Task statement
Pick up the essay on beauty and self-esteem below where it ends and write its next part.

Excerpt
By Tamara Madden
When I was growing up, I was constantly told how ugly I was. My mother was stunning and always had men running behind her, but I never thought that I would look like her and never wanted to, surprisingly. I would look in the mirror at my dark skin and big forehead and wonder why people judged me. I always felt like I was a nice person, but nothing seemed to matter more than my outward appearance. My mother was light and I was dark and I often wondered if her complexion and the length of her hair made her more attractive to people. In high school many girl’s got their self-esteem battered because the ‘pretty’ girls would berate them for some physical attribute that they considered a flaw. It always disturbed me and still does to this day. Black women sometimes spend far too much time putting each other down, and comparing themselves to one another instead of building each other up. We are all born with different features and bone structures, but we’re programmed to think that there is only one type of beauty. I find beauty in everyone, because everyone is beautiful in their own right. It’s not an insult and not a statement that’s meant to demean, it’s simply a fact. Some of us have assets that others don’t, but so what? We can still embrace our sista’s and say,” you’re beautiful sis.”

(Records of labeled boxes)
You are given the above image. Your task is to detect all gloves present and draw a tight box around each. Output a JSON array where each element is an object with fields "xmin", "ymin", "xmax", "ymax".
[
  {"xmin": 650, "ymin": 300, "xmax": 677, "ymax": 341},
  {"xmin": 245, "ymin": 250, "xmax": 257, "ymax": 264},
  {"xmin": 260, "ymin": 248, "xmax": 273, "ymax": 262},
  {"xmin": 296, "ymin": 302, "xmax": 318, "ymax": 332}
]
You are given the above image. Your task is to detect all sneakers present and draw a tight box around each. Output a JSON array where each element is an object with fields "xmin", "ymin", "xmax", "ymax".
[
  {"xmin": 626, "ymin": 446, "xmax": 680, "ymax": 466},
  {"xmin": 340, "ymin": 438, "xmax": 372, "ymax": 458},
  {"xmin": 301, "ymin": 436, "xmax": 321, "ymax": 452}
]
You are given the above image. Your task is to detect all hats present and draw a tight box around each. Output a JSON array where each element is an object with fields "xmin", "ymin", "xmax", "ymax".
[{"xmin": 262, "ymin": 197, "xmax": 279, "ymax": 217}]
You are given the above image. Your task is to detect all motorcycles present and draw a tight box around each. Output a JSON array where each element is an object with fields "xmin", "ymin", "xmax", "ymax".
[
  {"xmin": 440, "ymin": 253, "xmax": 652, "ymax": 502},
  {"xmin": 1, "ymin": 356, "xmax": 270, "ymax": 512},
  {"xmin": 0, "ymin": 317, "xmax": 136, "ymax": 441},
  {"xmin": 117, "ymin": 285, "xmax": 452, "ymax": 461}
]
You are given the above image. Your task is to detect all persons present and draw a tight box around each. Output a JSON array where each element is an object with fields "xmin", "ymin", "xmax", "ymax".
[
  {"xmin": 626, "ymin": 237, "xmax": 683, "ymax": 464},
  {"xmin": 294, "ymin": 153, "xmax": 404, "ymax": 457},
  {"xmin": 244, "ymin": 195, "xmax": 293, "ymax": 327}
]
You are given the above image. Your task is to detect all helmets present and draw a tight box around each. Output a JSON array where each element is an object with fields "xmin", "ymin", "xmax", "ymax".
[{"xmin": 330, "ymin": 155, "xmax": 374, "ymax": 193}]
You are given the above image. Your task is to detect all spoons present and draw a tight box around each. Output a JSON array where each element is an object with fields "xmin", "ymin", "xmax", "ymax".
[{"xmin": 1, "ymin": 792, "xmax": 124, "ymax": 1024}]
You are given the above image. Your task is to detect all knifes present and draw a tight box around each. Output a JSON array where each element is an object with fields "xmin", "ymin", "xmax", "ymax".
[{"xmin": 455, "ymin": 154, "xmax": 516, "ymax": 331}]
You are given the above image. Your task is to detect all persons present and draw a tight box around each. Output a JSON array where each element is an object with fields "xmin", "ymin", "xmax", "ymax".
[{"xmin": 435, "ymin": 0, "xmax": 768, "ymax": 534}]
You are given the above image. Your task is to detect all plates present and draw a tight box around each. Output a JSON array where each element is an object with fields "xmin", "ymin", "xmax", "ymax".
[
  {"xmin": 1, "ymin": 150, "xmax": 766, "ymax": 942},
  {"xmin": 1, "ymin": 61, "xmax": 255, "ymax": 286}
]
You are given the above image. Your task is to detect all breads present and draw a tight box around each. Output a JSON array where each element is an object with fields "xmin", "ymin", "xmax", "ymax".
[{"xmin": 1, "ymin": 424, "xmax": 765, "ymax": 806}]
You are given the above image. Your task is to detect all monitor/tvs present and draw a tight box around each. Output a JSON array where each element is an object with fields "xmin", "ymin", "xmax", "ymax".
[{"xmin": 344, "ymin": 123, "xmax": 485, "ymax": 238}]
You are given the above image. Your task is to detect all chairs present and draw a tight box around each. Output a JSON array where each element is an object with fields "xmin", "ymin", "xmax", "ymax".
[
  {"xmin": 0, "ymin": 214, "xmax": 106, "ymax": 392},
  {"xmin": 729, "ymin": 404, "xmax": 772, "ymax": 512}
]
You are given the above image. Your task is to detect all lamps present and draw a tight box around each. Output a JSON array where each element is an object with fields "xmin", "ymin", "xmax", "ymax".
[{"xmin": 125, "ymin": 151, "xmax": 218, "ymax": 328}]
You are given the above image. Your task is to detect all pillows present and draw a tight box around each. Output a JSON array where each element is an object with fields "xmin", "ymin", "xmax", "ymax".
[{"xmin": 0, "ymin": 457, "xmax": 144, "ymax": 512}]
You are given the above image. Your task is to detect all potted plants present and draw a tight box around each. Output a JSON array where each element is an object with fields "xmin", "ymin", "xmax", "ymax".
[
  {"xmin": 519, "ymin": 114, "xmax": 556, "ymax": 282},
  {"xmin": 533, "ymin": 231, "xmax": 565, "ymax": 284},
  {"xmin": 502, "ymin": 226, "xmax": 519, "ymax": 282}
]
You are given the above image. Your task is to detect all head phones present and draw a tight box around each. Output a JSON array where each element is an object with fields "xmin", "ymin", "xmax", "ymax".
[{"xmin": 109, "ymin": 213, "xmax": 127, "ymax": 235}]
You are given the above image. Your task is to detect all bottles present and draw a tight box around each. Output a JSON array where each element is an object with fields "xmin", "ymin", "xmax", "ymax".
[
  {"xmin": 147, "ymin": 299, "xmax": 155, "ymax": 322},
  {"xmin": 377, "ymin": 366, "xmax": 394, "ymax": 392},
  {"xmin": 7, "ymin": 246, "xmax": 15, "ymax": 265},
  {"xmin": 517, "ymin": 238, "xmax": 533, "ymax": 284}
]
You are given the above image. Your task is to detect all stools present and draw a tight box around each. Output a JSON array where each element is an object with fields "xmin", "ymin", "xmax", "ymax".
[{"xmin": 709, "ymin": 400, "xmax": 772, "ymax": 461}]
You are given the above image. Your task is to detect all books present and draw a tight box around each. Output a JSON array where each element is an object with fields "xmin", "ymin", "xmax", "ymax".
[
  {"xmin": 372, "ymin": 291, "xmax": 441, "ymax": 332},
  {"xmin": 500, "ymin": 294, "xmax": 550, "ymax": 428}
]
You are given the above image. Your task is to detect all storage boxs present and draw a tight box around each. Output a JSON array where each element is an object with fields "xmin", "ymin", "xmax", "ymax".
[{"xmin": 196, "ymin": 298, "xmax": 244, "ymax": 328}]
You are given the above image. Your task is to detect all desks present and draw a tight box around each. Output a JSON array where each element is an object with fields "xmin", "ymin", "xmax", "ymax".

Solved exercise
Recently, I posted some images on the blog that received some interesting feedback. Since the site is centered around the beauty of natural women; I thought that viewers would embrace the model’s unique beauty, but things didn’t happen that way.
We live in a society where we are judged by our physical appearance, and anything other than the norm is unacceptable. Even in the world of natural beauty, many people still lean towards the traditional–it’s ok to have locks if they are well kept, but if not you’re immediately judged, it’s ok to have a bald head–only if you have the face for it. It’s almost like we’re saying that our beauty has to meet someone else’s standards, but isn’t that the very reason we choose to go natural in the first place?
As an artist and photographer, I like to focus on all types of beauties. We already live in a world where many people deal with ageism, racism and sexism so let’s not perpetuate these negatives in the black community, and particularly in the natural community. I think that differences should be celebrated and that we should be more open and accepting to all those who don’t fall within societies standards of beauty. Who among us can really live up to society’s standards anyways? and why bother to try?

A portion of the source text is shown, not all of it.